At handbell choir practice before church, I also missed every note of the second song, an arrangement of Angels we have Heard on High. When I picked up the B flat bell, I missed my mother, who is never visiting again on an ice-coated  ferry like she did when her namesake was born in Haines 41 Februarys ago. Mom is in Woodlawn Cemetery with my dad, grandparents and aunt. She made my sisters and me play the handbells in church when I was young. My bell then is that same B flat I play now. Then, after the service, old Doc Jones ( I think he’s 90?) said it was good to see me and I said it was good to see him too, and he said the same thing he always says, “It’s better to be seen than shown,” and I missed my father so much that I didn’t stay for coffee.

It doesn’t help that Papa Bob died in our house, on the couch, after dinner on Christmas Eve four years ago. (And, no it was most likely a stroke, not my cooking.)

Love comes at Christmastime all wrapped up with both hope ( for peace, a better world)–  and memories. And feelings. Lots of feelings.

And don’t get me wrong, there were plenty of bright spots today. Chip said the Davis family brass quintet was “worth the price of admission,” (it’s his running joke about church, which is free )–The light is returning, slowly. Tomorrow will be lighter.  This is the way the big old wheel of life is supposed to turn. Dark to light, light to dark. Stars in the black sky. Sunrise, sunset.
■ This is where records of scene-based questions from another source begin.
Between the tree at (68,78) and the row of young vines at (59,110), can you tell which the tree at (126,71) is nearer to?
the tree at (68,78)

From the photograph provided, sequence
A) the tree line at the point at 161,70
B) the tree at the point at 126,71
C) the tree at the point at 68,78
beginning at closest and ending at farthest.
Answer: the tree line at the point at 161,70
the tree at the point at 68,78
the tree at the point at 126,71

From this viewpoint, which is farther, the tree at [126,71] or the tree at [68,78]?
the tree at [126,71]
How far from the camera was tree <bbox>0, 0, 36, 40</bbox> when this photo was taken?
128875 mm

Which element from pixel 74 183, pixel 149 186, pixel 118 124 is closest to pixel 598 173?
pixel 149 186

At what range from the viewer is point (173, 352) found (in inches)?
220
There was a poem at the beginning of that solstice meditation, the one I did yesterday, that explains this better than I can.  Here it is for you, with love–

Darkness
By Wendell Berry

To go into the darkness with a light, is to know the light.
To know the dark, go dark. Go without sight,
and find that dark, too, blooms and sings,
and is traveled by dark feet and dark wings.